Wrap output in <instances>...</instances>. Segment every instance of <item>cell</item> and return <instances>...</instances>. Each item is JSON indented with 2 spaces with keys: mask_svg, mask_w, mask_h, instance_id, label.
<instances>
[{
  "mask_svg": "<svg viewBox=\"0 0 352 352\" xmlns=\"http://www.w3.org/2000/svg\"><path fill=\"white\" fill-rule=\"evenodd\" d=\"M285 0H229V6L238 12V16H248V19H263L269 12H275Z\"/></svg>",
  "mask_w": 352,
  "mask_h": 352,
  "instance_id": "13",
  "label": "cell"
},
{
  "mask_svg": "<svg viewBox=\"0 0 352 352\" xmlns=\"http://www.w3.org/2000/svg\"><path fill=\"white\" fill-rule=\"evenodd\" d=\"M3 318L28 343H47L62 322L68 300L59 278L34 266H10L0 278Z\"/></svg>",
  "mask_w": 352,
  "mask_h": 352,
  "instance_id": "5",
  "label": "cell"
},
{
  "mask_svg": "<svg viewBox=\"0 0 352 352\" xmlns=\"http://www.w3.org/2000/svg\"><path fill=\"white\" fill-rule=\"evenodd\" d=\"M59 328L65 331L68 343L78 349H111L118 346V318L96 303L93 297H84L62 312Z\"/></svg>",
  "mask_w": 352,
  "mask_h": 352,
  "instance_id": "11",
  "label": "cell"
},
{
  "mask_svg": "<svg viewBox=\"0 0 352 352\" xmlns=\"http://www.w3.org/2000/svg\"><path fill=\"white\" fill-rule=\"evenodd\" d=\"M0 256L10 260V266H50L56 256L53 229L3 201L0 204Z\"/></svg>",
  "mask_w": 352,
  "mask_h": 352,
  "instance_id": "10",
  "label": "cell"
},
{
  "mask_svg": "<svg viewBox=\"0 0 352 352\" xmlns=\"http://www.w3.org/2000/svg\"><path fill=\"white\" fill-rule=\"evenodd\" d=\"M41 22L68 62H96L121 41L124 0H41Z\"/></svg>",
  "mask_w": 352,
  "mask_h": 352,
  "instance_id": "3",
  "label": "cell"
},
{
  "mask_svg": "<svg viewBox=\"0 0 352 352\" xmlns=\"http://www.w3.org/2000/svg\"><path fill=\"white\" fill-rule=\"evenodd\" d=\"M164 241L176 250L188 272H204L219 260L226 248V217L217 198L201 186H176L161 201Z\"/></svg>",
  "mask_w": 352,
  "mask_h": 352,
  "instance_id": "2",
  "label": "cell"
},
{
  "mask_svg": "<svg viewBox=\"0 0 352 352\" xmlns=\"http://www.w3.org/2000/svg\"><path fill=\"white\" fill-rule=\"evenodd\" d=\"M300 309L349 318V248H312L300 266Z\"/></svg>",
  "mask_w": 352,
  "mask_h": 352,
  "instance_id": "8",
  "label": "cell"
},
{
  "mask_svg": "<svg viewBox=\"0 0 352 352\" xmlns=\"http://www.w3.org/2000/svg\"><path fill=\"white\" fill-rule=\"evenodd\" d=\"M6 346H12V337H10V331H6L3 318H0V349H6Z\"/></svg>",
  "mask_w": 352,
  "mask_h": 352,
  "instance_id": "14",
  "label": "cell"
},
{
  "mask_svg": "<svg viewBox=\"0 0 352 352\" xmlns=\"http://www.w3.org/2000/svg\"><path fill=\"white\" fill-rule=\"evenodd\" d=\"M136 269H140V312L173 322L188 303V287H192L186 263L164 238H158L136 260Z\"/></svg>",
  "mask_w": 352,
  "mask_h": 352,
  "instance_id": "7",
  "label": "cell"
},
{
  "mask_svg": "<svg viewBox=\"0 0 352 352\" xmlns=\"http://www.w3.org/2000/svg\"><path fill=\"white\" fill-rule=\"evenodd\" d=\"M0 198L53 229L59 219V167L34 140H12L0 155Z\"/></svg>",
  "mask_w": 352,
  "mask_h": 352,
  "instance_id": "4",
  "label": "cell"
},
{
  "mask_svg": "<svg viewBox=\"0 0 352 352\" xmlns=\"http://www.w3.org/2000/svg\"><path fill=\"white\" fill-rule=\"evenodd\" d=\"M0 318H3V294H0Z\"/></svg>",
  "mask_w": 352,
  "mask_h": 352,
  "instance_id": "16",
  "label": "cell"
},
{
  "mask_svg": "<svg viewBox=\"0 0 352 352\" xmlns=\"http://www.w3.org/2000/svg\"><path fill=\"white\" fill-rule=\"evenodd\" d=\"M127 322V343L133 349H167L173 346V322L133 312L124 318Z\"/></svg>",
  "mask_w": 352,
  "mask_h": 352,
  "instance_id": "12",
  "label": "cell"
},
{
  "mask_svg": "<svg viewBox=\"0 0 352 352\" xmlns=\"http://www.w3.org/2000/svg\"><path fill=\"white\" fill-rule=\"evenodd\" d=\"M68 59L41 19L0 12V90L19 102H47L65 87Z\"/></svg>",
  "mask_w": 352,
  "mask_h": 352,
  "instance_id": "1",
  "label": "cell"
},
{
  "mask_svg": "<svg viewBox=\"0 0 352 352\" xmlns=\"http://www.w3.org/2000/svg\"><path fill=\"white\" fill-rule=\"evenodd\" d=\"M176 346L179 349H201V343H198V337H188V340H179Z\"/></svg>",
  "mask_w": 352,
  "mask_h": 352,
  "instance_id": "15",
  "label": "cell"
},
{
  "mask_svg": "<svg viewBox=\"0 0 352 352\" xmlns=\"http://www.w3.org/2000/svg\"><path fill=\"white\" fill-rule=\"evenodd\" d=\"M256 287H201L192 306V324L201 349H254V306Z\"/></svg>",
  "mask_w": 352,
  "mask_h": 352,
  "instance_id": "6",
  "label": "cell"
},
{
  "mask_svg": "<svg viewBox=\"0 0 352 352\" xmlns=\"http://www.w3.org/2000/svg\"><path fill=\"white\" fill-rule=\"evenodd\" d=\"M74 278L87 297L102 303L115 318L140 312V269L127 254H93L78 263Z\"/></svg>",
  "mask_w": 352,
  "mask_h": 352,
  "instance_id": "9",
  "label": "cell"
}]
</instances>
::::
*Problem description*: Tally the lines of the listing above that contain the string "instances". Reply with the number only.

*Response for this exercise*: 3